Page extract:

Yeastykaka – The Taste of Failure

What is “yeastykaka?” This website was almost named “Yeastykaka.com” but limited market research among friends and family revealed that it had gynecological connotations – NOT my intention. Yeastykaka is a word I use to describe an unpleasant flavour in a brew that results from something going horribly wrong. It specifically relates to that yeasty taste that occurs for a variety of reasons that will be outlined here.


When brewing at home (or even at industrial scale), mistakes can be made that irreversibly taint the flavour of the product. Sometimes these mistakes are obvious (at least in hindsight) but some are subtle and counterintuitive to the novice brewer. The strain of yeast and how it is employed can have a huge impact on the palate of the beverage, both positive and negative.

Choosing the right yeast strain for the job at hand is a whole other article. Here, let’s discuss a few reasons why the perfect yeast can result in a yeastykaka drink.

Incomplete settling

Beer with lots of yeast settling
Excess yeast is unattractive

The most obvious reason for a yeasty taste in your beer/wine/mead/etc. Is… the presence of yeast. Any homebrewer who bottles their beer knows that live yeast is required to ferment the priming sugar and carbonate the beer. When this sugar is consumed, the yeast go dormant and fall to the bottom of the bottle That’s why most people pour homebrew into a glass, leaving the yeasty sludge in the bottle. If you drink something that is still actively fermenting you could be drinking up to 100 million yeast cells per milliliter! It won’t hurt you but it can certainly influence taste. This is why we typically shut down the yeast with potassium sorbate and metabisulfite, and allow the yeast to fully settle before bottling. Crystal clear = no yeast.

Heat-stressed yeast

Much like people, yeast have an optimum temperature range where they are happy and able to work comfortably. For yeast, this is typically 25-30C. Below this temperature, fermentation is slow and could stall with the yeast going dormant. Going above this range results in “heat shock” where the yeast pump out proteins and alcohols that can result in a yeastykaka flavour. If possible, do your brewing in a temperature-controlled environment or at least avoid starting a batch during the peak of summer.

Sitting on the lees

As yeast go through their life cycle, they inevitably die and sink to the bottom of the fermentation vessel. This graveyard of yeast is called the lees (in wine and mead) or trub (beer) and it’s perfectly normal but can impart flavour if left in contact with the brew for an extended time. In some white wines this done on purpose but for most fermentations, it is best avoided. This is one of the reasons for carefully racking to a secondary fermenter once the vigorous primary fermentation is done.

Yeast Infection

As always, good sanitizing and sterile technique are vital. If you are careful and pitch an appropriate amount of commercial yeast, it will be difficult for wild yeast to invade your brew. Many commercial brewing strains of yeast have been selected for an ability to out-compete other strains that could find their way into your fermenter but there’s always a chance of infection. The result of infection could be something glorious like an unplanned sour beer or you may have a yeastykaka batch that is fit only for the drain.

Required tasks:
A – Copy the part of the yeastykaka page between "Yeastykaka – The" and "be outlined here.", inclusive.
B – List the section headings in the yeastykaka page that name reasons for a yeasty taste in a brew.
The listing after this point comes from a separate source.

Excerpted records:
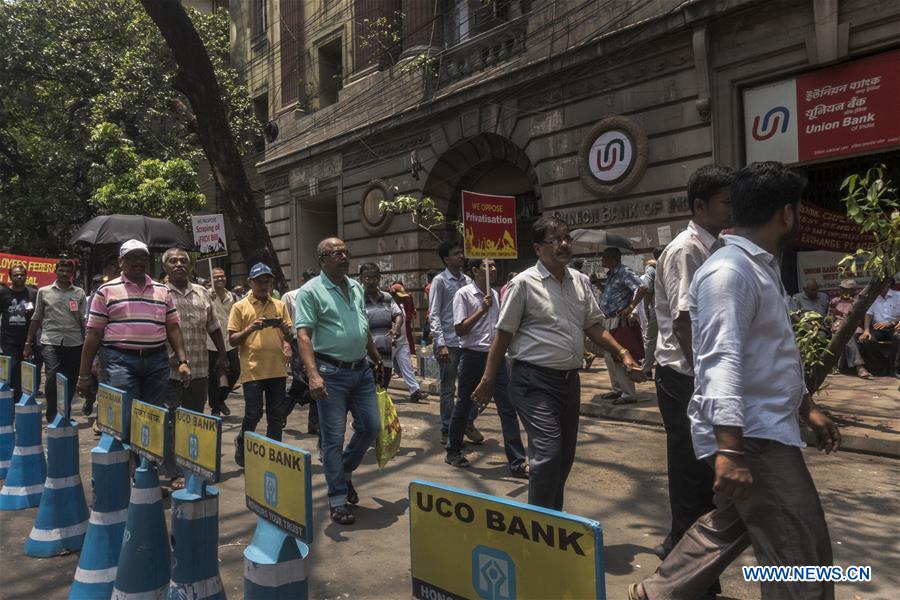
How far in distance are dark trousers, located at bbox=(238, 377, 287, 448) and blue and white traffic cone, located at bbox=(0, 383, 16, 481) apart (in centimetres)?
194

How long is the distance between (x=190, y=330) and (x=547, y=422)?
3.75 metres

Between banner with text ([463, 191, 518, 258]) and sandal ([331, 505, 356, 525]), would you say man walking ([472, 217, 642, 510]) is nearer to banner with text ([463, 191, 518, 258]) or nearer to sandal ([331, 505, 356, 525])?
sandal ([331, 505, 356, 525])

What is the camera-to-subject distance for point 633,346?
30.7 ft

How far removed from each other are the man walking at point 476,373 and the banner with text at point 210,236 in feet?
22.0

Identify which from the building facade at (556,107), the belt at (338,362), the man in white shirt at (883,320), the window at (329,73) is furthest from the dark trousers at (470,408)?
the window at (329,73)

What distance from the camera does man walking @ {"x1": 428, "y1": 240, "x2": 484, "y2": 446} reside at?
6848mm

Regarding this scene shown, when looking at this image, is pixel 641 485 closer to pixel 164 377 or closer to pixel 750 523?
pixel 750 523

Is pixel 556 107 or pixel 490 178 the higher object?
pixel 556 107

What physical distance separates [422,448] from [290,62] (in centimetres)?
1889

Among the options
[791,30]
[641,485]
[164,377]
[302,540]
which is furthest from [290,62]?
[302,540]

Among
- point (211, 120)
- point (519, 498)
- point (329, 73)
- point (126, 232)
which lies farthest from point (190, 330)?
point (329, 73)

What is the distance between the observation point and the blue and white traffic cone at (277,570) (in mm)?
2221

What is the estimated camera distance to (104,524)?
369 cm

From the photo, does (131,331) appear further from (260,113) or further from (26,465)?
(260,113)
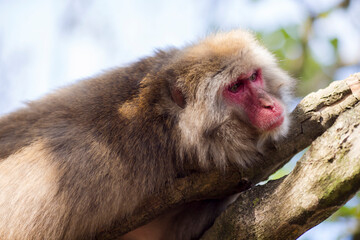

Task-by-task outputs:
A –
Yeastykaka – The Taste of Failure

What is “yeastykaka?” This website was almost named “Yeastykaka.com” but limited market research among friends and family revealed that it had gynecological connotations – NOT my intention. Yeastykaka is a word I use to describe an unpleasant flavour in a brew that results from something going horribly wrong. It specifically relates to that yeasty taste that occurs for a variety of reasons that will be outlined here.

B –
Incomplete settling
Heat-stressed yeast
Sitting on the lees
Yeast Infection